Le ministre béninois de la défense, fort soutien du président Patrice Talon au sein du gouvernement, a annoncé, lundi 27 mars, avoir remis sa lettre de démission, créant la surprise dans un contexte politique tendu en raison de la volonté du président de réformer la Constitution.

« Face aux derniers développements de l’actualité politique dans notre pays, j’ai décidé de remettre ma démission du gouvernement », a écrit le ministre Candide Armand-Marie Azannai sur sa page Facebook, sans apporter plus de précision. Le président Talon a convoqué l’Assemblée en session extraordinaire pour voter un projet de réforme constitutionnelle qui prévoit notamment un mandat présidentiel unique et fait polémique.

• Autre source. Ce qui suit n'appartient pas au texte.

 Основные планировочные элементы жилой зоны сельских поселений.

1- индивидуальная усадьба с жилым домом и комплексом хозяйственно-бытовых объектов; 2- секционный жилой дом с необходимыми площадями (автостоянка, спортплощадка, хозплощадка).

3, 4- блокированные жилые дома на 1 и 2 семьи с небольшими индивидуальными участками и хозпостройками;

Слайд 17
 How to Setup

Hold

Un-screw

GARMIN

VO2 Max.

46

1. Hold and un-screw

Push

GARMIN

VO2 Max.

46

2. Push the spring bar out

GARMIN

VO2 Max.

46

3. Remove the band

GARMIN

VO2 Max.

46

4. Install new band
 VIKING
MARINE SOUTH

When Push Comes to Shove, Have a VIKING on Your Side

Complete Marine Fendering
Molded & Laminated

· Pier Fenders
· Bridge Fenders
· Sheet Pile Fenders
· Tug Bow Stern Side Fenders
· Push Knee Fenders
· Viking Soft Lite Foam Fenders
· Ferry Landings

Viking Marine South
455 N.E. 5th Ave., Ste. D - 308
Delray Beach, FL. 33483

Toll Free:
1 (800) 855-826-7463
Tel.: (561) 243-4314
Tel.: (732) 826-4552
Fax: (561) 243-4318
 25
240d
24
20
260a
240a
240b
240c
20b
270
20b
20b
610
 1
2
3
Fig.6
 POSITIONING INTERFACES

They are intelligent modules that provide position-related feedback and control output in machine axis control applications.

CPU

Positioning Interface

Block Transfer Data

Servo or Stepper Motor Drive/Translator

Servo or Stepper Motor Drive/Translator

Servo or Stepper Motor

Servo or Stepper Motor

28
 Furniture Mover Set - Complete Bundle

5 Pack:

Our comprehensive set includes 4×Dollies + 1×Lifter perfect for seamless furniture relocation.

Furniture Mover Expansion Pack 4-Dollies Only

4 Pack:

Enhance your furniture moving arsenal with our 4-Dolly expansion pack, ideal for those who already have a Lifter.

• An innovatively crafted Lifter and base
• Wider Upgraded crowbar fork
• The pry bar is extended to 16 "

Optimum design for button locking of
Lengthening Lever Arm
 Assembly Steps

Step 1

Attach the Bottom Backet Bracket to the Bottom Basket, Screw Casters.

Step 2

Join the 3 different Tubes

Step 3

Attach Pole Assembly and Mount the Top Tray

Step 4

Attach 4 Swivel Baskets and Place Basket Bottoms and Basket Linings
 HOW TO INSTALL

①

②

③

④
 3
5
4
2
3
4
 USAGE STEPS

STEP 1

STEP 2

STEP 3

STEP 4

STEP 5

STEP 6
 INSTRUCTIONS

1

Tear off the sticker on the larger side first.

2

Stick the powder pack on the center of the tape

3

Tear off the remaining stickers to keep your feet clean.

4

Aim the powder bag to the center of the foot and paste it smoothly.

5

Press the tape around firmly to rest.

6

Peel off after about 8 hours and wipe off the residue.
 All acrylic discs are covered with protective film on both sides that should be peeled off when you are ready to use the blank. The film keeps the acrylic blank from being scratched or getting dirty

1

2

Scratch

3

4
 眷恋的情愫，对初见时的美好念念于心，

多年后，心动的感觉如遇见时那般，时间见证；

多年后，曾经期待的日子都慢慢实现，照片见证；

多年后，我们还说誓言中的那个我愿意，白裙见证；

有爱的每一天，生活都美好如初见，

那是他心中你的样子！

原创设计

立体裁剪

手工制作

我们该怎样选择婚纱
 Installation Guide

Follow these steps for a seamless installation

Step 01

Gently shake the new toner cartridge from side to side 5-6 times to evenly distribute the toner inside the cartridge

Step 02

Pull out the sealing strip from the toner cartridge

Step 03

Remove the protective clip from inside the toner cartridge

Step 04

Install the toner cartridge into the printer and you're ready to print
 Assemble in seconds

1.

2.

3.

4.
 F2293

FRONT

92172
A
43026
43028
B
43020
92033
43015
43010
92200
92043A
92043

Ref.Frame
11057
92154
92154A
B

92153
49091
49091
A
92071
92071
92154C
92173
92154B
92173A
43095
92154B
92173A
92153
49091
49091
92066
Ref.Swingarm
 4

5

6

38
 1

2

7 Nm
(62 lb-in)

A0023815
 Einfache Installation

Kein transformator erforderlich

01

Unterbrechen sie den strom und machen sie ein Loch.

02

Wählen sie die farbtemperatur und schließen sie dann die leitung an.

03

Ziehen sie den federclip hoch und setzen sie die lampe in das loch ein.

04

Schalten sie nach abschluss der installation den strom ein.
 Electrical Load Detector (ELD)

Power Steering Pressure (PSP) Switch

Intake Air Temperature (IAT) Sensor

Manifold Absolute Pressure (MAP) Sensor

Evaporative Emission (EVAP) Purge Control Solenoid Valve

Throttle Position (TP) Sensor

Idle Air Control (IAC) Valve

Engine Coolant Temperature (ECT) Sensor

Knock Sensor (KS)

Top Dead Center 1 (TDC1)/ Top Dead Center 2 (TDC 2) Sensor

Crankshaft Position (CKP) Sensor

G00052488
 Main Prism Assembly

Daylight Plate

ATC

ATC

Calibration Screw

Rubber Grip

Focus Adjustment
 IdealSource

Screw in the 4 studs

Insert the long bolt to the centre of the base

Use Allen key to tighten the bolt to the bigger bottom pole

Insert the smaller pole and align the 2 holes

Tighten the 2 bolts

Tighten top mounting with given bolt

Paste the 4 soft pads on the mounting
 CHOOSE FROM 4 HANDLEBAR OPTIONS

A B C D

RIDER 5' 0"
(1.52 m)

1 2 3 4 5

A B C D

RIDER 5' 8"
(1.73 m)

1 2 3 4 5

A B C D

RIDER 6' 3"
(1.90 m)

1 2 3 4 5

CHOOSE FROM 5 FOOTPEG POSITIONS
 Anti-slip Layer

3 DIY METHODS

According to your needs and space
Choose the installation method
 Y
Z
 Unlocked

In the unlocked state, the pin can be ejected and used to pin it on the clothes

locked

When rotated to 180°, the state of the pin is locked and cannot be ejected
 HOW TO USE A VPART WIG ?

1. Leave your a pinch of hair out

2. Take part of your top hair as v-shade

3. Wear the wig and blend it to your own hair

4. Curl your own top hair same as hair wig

La lettre a été présentée au président de la République Patrice Talon tôt lundi, explique le ministre : « J’ai prié M. Patrice Talon (…) d’accepter ladite démission », écrit M. Azannai.

Soutien du président

Ancien député, Candide Armand-Marie Azannai avait été également ministre sous l’ancien président de la République du Bénin, Boni Yayi, avant de se rallier à l’opposition contre celui-ci, soutenant la candidature de l’actuel chef de l’Etat, Patrice Talon, au pouvoir depuis le 6 avril 2016.

Le nouveau projet de Constitution – l’un des arguments de campagne de Patrice Talon – prévoit notamment une discrimination positive en faveur des femmes dans le monde politique, un financement public des partis, mais également la mise en place d’un mandat présidentiel unique, actuellement de six ans, une mesure historique sur le continent africain et qui suscite la controverse. En tout, sur 160 articles de la Constitution du 11 décembre 1990, 43 sont modifiés.

Le président Talon avait convoqué le Parlement dès le vendredi 24 mars en session extraordinaire pour voter cette nouvelle réforme, certain de pouvoir faire valoir sa forte popularité à l’Assemblée moins d’un an après son élection. Toute modification de la Constitution doit être approuvée soit par référendum, soit par un vote des quatre cinquièmes de l’Assemblée.

Pourtant, les 83 députés béninois – qui ont adopté le budget 2017 à l’unanimité – ont rejeté le caractère urgent du vote, lors d’une première convocation le 24 mars. Un premier revers pour M. Talon : l’examen du texte se fera selon la procédure plénière normale.

Pas de vote par référendum

La perspective que la réforme ne soit pas soumise à référendum, l’opacité des textes, mais aussi l’idée d’un mandat présidentiel unique font débat au sein du pays. Si les partisans du mandat unique y voient le moyen de ne pas être soumis à la pression des électeurs pendant son mandat, et donc de ne pas recommencer une campagne dès son élection, d’autres estiment que le risque est que « le chef de l’Etat n’aura de comptes à rendre à personne », selon un député de l’opposition.

Lundi, l’Union nationale des magistrats du Bénin (Unamab) a organisé une manifestation pour exiger le retrait du projet, qui « porte atteinte à l’indépendance du pouvoir judiciaire », selon son président Michel Adjaka. Les magistrats dénoncent notamment une clause du texte qui permet à des représentants du gouvernement de siéger au sein du Conseil supérieur de la magistrature. Avant cette marche de protestation, d’autres organisations et mouvements, de même que des acteurs de la société civile et des universitaires avaient invité les parlementaires à rejeter ce projet du gouvernement.